O conjunto de dados da pesquisa revela que, mesmo que tenha diminuído significativamente a aprovação de Bolsonaro e aumentado a desaprovação e a frustração com seu desempenho e do seu governo, mesmo que os eleitores estejam desalentados, entristecidos, amedrontados, raivosos e inseguros e mesmo que as ações de Moro sejam reprovadas e a aprovação da Lava Jato tenha caído, o prestígio daqueles que se opõem ao atual governo, ao seu titular e àqueles que contribuíram fortemente para a sua eleição, continua fortemente abalado, sem que tenham surgido qualquer outra força política ou lideranças capazes de assumirem seus lugares.
A volta da divisão do eleitorado em 3/3 terços históricos, tal como existente desde o final dos anos de 1980 até o início dos anos 2000, expressa o retorno de uma conjuntura política de relativo equilíbrio das forças em disputa, com a diferença de que se explicitaram mais claramente do que antes a presença, as posições e a força da extrema direita, que pela primeira vez chegou ao poder de Estado por meio do voto no país.
Fica claro que, não obstante as derrotas impostas ao PT e a Lula e não obstante o ímpeto com que Bolsonaro e seus aliados assomaram a cena política brasileira, nenhuma força política, seja de direita, de esquerda ou mesmo de centro tem hoje condições de se sobrepor às demais.
Para governar de forma minimamente democrática, Bolsonaro terá que se aliar abertamente ao centro político, o que talvez faça com que ele perca pontos percentuais de apoio entre os segmentos que hoje lhe são mais fiéis. Diante disso e diante da incapacidade que Bolsonaro e os integrantes do seu governo têm revelado de conquistar apoios e fazer aliados no Parlamento, uma aventura autoritária, de características neofascistas, não pode ser descartada.
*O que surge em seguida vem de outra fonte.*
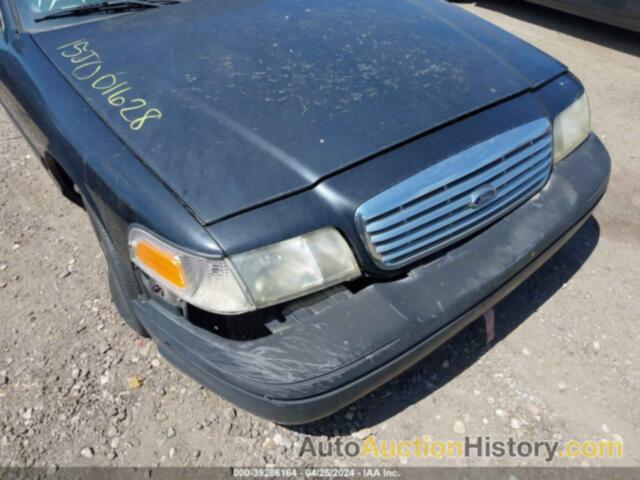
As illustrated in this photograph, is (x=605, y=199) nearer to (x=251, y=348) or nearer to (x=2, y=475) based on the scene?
(x=251, y=348)

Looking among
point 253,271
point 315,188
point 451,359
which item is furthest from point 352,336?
point 451,359

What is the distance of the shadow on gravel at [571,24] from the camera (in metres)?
4.96

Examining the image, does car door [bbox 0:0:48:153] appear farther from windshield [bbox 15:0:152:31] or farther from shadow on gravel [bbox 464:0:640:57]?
shadow on gravel [bbox 464:0:640:57]

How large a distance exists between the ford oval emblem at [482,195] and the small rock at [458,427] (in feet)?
2.81

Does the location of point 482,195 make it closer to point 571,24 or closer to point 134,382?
point 134,382

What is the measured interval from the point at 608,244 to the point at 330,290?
187 centimetres

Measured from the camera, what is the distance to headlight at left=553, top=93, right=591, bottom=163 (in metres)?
2.17

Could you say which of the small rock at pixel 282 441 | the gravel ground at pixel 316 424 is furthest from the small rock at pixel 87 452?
the small rock at pixel 282 441

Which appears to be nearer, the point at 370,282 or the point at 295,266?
the point at 295,266

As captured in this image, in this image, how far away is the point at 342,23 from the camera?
2361 millimetres

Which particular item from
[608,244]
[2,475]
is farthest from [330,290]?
[608,244]

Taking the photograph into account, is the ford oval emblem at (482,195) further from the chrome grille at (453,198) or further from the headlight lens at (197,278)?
the headlight lens at (197,278)

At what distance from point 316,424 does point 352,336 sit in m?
0.67

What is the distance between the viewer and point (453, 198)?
5.87 feet
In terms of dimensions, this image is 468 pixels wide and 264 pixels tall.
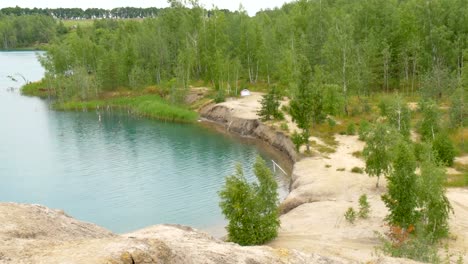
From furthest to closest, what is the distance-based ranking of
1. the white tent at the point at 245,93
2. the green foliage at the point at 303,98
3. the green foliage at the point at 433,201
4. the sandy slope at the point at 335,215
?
the white tent at the point at 245,93 < the green foliage at the point at 303,98 < the sandy slope at the point at 335,215 < the green foliage at the point at 433,201

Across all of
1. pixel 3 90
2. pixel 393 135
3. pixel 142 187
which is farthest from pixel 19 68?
pixel 393 135

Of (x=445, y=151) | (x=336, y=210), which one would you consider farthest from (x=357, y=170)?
(x=336, y=210)

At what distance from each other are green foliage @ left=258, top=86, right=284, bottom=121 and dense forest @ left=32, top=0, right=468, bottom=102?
4.75 m

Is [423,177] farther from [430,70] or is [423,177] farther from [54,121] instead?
[54,121]

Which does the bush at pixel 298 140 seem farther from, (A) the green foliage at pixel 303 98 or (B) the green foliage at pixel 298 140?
(A) the green foliage at pixel 303 98

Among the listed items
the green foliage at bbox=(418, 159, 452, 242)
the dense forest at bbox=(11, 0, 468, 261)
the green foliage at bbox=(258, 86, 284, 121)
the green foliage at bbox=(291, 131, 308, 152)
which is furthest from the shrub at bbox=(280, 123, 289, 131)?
the green foliage at bbox=(418, 159, 452, 242)

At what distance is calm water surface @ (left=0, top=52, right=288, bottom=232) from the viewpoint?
1667 inches

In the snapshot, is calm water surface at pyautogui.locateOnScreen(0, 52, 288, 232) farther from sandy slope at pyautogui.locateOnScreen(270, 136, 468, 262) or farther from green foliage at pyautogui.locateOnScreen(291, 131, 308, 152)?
sandy slope at pyautogui.locateOnScreen(270, 136, 468, 262)

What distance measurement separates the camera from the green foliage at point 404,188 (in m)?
29.3

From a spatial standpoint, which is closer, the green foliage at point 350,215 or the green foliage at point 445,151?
the green foliage at point 350,215

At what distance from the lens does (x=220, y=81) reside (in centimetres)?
8744

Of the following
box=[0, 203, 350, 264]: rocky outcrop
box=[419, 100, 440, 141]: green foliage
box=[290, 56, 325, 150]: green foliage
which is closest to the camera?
box=[0, 203, 350, 264]: rocky outcrop

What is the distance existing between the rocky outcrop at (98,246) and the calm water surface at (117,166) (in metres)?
18.7

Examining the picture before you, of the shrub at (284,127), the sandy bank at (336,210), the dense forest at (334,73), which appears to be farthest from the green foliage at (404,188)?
the shrub at (284,127)
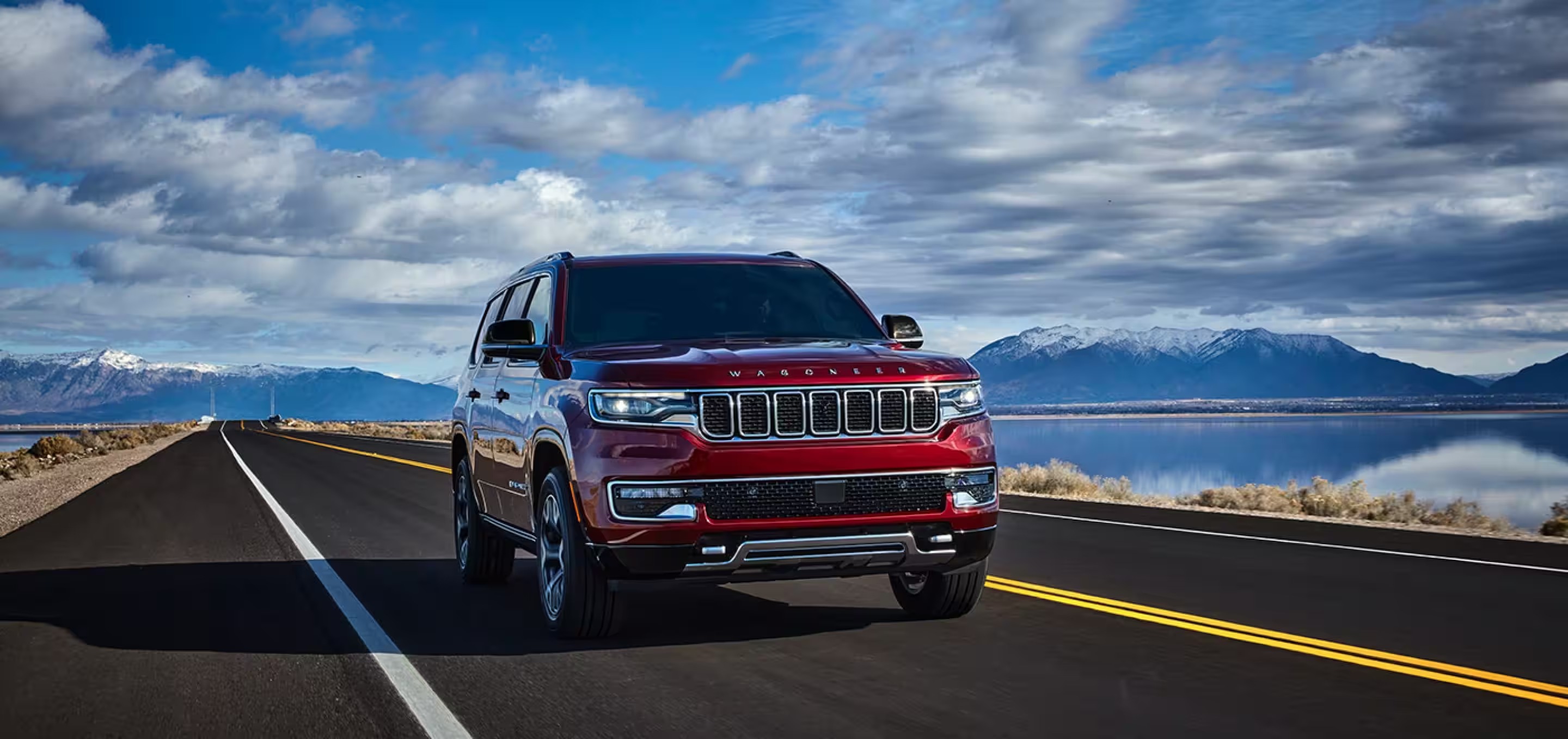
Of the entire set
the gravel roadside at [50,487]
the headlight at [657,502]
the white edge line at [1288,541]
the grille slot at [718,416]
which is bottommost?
the gravel roadside at [50,487]

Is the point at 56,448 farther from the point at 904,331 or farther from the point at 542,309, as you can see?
the point at 904,331

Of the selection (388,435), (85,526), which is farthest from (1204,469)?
(85,526)

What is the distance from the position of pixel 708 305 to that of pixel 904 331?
125cm

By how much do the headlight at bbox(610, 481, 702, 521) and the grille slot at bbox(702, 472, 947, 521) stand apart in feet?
0.25

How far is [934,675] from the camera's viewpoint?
6520mm

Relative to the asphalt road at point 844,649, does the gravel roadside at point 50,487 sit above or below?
below

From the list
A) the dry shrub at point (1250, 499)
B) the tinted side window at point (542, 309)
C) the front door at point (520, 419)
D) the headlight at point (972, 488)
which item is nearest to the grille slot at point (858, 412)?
the headlight at point (972, 488)

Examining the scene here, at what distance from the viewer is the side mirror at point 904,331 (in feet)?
27.5

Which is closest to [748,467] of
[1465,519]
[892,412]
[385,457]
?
[892,412]

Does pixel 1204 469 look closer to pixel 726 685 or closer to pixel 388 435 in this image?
pixel 388 435

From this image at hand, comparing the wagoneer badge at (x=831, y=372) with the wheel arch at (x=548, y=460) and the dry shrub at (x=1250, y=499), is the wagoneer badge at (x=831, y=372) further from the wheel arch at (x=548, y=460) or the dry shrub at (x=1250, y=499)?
the dry shrub at (x=1250, y=499)

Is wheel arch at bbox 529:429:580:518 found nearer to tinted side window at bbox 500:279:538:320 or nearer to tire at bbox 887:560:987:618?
tinted side window at bbox 500:279:538:320

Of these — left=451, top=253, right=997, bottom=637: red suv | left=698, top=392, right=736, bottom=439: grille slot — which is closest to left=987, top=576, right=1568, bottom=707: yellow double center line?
left=451, top=253, right=997, bottom=637: red suv

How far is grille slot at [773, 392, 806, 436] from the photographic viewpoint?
22.9 ft
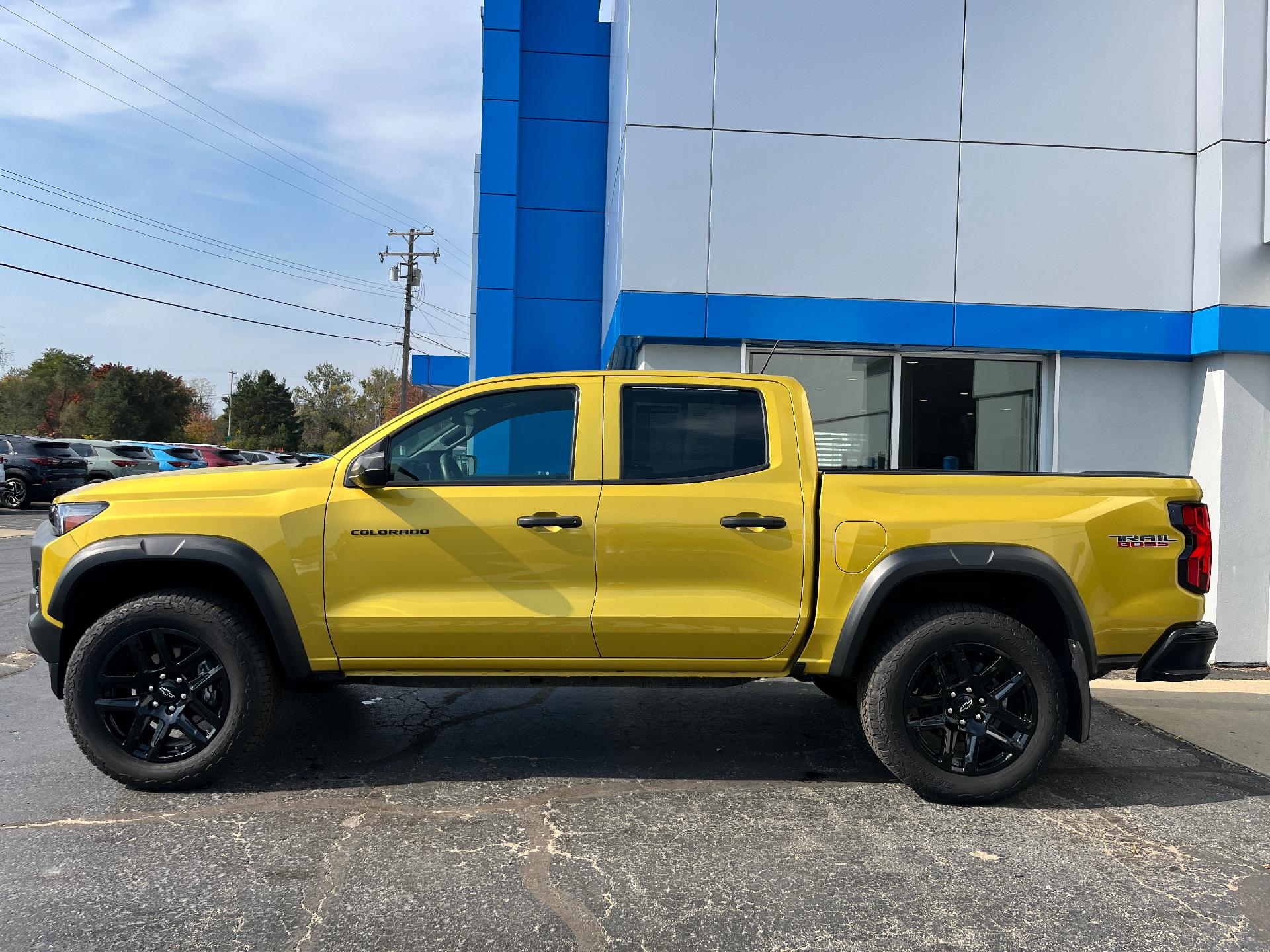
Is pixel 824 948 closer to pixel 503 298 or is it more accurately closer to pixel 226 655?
pixel 226 655

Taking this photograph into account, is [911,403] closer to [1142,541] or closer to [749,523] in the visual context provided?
[1142,541]

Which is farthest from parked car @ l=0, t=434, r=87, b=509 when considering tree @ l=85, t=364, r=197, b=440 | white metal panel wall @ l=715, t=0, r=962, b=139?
tree @ l=85, t=364, r=197, b=440

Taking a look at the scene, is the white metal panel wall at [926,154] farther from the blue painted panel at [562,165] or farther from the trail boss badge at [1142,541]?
the blue painted panel at [562,165]

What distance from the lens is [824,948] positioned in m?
3.04

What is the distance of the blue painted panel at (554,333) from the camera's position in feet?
43.2

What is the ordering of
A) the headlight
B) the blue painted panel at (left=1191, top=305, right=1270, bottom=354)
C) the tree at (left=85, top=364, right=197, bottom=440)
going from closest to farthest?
the headlight
the blue painted panel at (left=1191, top=305, right=1270, bottom=354)
the tree at (left=85, top=364, right=197, bottom=440)

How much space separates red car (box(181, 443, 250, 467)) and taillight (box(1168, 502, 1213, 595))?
25074mm

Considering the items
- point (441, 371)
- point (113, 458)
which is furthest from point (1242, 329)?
point (113, 458)

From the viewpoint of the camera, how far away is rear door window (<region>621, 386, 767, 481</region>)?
4.45 m

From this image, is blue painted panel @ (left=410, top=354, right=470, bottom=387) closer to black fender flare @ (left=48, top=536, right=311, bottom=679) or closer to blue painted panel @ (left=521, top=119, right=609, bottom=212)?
blue painted panel @ (left=521, top=119, right=609, bottom=212)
Às oposições, para que possam se apresentar como alternativa futura de governo e de poder, resta a possibilidade de unirem suas forças. A resistência às investidas autoritárias de Bolsonaro e do círculo de seus apoiadores, bem como a resistência às suas políticas antinacionais e de desmonte do precário Estado de Bem-Estar Social existente no Brasil, exigem que se somem, sob um programa mínimo, todas as forças e movimentos políticos democráticos de esquerda, de centro e de direita. Foi esse o caminho historicamente adotado em todo o mundo para se enfrentar o fascismo e não haverá de ser diferente aqui e agora.